Versioning of CSL and the CSL spec

There are some things that have to be patched up in the specification, and I
was wondering how we should start versioning stuff. Till now, the spec only
has a date-stamp (“version 2010-03-21”), but I don’t think that’s enough. Do
you all agree with the following proposal?:

1.* changes: used for backwards-incompatible changes in the CSL schema.
These are changes that require a style upgrade (using XSLT), like moving
cs:et-al from being a child element of cs:names to being a child element of
cs:name. With each upgrade, the required value of the version attribute on
cs:style is incremented (e.g. from “1.0” to “1.1”).

1.0.* changes: used for backwards-compatible changes in the CSL schema. An
example is the addition of the new delimiter-precedes-et-al option, which
offers more flexibility but isn’t required in CSL 1.0.0 styles. With
backwards-compatible changes, the value of the version attribute on cs:style
doesn’t change (it stays “1.0”).

1.0.0.* changes: used for changes in the specification that don’t require
changes to the CSL schema. An example are the recently discussed
instructions on the delimiter the CSL processor should use between names and
et-al.

This way we can easily keep the version of the specification aligned with
that of the schema. It also allows us to make versioned changes to the spec
without having to change the version of the schema.

Rintze

+1

Me too. This looks like a good arrangement.

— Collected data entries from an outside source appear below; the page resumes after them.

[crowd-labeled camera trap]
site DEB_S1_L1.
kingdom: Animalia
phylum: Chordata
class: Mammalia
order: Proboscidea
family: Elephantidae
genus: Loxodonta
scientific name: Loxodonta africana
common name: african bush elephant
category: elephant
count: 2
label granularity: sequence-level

This has come up again, so I want to revisit.

So they change the CSL model as represented in the csl.rnc file in ways that require style files to be modified to properly run.

What about adding a new element that processors can ignore?

Because it doesn’t require style changes, I think we might make the reasonable argument that they can go in a 1.0.x release, so long as we say something about this (how processors handle unknown elements and attributes) in the spec.

+1

But: what about new variables and types, which is the most frequent request we get?

I vote they go here.

+1

The implications of what I say just above is we can do a 1.0.2 release that folds in most of the outstanding consensus changes, and then save for a 1.1 release a few of the others.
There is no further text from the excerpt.